I punti innovativi, nonché i possibili motivi di frizione sistematica, delle sentenze in commento possono essere così riepilogati.
In primo luogo, la responsabilità penale colposa degli amministratori delegati della holding non è di natura omissiva (ossia ex art. 40 co. 2 c.p. e fondata sul mancato adempimento dei doveri giuridici imposti in forza di una posizione di garanzia) e, soprattutto, non deriva dal riconoscimento in capo agli A.D. della qualifica di “amministratore di fatto” delle società controllate ai sensi dell’art. 2639 c.c.
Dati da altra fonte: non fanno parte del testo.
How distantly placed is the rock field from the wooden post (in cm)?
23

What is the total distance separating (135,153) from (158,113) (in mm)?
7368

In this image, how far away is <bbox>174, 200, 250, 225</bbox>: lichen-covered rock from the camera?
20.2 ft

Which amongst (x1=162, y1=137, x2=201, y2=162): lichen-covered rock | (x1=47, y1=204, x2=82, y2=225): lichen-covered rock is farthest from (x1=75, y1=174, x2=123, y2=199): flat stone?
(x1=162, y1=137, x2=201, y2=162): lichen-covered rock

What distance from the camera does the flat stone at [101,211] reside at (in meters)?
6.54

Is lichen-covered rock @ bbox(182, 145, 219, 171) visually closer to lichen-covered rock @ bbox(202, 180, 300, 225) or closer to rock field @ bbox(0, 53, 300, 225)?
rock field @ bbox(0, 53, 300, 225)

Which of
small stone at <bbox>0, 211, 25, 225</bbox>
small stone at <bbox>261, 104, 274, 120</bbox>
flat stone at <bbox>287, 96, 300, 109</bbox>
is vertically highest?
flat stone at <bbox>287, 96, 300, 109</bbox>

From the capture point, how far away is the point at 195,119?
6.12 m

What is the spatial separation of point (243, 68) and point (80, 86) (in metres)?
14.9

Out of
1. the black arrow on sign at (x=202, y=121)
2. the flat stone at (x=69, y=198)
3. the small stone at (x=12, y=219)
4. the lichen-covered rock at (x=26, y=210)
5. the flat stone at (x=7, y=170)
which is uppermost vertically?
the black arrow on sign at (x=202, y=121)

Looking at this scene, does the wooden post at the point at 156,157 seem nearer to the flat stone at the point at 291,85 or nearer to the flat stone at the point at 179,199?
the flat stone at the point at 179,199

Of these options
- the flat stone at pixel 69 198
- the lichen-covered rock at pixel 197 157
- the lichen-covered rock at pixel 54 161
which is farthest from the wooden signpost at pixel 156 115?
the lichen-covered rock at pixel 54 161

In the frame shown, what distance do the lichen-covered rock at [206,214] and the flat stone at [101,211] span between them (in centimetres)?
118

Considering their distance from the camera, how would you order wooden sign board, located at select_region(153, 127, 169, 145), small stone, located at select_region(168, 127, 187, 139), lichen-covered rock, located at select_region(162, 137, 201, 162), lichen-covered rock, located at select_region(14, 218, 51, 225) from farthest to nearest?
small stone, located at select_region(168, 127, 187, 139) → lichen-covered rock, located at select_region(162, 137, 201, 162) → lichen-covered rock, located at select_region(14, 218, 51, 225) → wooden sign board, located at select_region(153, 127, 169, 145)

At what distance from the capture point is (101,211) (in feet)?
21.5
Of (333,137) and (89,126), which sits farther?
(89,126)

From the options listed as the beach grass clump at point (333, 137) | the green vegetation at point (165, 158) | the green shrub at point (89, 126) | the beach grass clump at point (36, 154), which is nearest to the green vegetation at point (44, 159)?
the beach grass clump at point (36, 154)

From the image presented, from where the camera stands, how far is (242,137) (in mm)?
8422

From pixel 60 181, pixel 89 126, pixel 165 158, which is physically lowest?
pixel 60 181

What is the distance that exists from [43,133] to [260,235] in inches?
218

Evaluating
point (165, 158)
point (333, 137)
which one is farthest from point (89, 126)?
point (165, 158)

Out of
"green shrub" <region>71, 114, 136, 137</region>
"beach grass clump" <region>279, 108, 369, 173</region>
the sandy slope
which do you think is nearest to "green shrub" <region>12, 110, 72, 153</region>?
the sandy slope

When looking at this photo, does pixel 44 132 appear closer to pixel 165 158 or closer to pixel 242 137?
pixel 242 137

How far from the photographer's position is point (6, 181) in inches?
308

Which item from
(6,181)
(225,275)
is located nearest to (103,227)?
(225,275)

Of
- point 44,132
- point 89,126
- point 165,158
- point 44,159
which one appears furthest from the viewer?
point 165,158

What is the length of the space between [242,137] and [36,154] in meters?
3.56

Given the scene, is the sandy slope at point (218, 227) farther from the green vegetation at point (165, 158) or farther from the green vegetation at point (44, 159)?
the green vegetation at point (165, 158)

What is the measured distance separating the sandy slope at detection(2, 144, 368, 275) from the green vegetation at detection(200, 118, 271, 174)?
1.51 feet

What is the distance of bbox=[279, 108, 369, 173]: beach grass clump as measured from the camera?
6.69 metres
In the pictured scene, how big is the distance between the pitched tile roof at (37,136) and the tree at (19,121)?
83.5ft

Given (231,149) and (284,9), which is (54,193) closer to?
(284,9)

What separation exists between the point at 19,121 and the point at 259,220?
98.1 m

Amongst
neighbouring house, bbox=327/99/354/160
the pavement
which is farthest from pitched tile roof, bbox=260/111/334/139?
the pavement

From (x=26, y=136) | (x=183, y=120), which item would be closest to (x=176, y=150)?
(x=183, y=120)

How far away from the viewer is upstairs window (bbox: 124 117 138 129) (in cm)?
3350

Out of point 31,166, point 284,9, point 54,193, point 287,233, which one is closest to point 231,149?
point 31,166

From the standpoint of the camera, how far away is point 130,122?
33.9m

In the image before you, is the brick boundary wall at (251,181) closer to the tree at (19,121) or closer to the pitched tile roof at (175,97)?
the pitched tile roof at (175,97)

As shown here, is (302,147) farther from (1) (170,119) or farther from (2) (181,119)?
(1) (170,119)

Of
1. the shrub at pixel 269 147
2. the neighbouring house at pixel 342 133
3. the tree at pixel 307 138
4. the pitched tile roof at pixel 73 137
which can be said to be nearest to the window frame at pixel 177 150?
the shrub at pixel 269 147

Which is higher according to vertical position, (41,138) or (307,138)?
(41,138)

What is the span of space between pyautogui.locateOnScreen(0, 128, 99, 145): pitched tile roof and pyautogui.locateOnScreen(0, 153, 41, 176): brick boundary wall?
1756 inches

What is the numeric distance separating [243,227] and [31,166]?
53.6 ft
Tanto premesso, la Suprema Corte addiviene a teorizzare un’innovativa responsabilità colposa c.d. generica dei vertici della holding nascente dallo scorretto adempimento dei poteri di direzione e coordinamento in relazione alla gestione del rischio successivamente concretatosi.
Infatti, la Corte – assolvendo le figure imprenditoriali più prossime alla gestione dell’area di rischio successivamente concretizzatosi (ossia il c.d. rischio da circolazione ferroviaria) – indirizza la responsabilità penale per colpa generica, in primo luogo, nei riguardi delle figure apicali delle varie società controllate e, in ultima istanza, nei confronti dell’amministratore delegato della holding.
Segnatamente, la Suprema Corte – nel confermare la condanna dell’amministratore delegato della holding pronunciata dalla prima Corte d’Appello – ha rinvenuto che costui dovesse rispondere non per una condotta omissiva in forza di una posizione di garanzia ex art. 40 co. 2 c.p. quanto piuttosto per una condotta avente natura commissiva, ossia per avere costui avallato e diffuso – nel contesto societario di gruppo – una politica aziendale suscettibile di incidere negativamente rispetto alla mancata osservanza della regola cautelare finalizzata ad evitare la concretizzazione del rischio effettivamente verificatosi (nel caso di specie, essi avrebbero adottato scelte direttive sminuenti l’obbligo di tracciabilità ed escludendo l’obbligo di adottare il dossier di sicurezza sulla storia manutentiva del carro quale requisito per la circolazione del vagone).
Segnatamente, ad avviso degli Ermellini, la prima Corte d’Appello aveva correttamente identificato l’amministratore delegato quale titolare di una specifica competenza autonoma e diretta nella gestione del rischio da circolazione ferroviaria di talché non fosse necessario individuare i contenuti giuridici di una posizione di garanzia necessaria a fondare una responsabilità da condotta omissiva ma, diversamente, fosse bastevole individuare una regola cautelare (nel caso di specie, la regola cautelare dell’obbligo di tracciabilità fra cui rientra l’obbligo di adottare la documentazione attestante i requisiti di sicurezza in relazione alla manutenzione del carro quale requisito per la circolazione del vagone) la cui violazione legittimasse un addebito a titolo colposo.
In definitiva, le due pronunce in commento (ossia la Cassazione – Sez. IV Pen. n. 32899/2021 e la sentenza della Corte d’Appello di Firenze in sede di rinvio) segnano un importante mutamento giurisprudenziale nella misura in cui – prescindendo dai canoni di contestazione della responsabilità penale a titolo omissivo per violazione dei doveri giuridici fondanti una posizione di garanzia ex art. 40 co. 2 c.p. – teorizzano una peculiare responsabilità dall’A.D. della holding per condotta commissiva, derivante dal colposo esercizio dei poteri di direzione e coordinamento all’interno dei contesti dei gruppi societari fondanti una specifica competenza (diretta e autonoma) nella gestione delle aree di rischio-reato.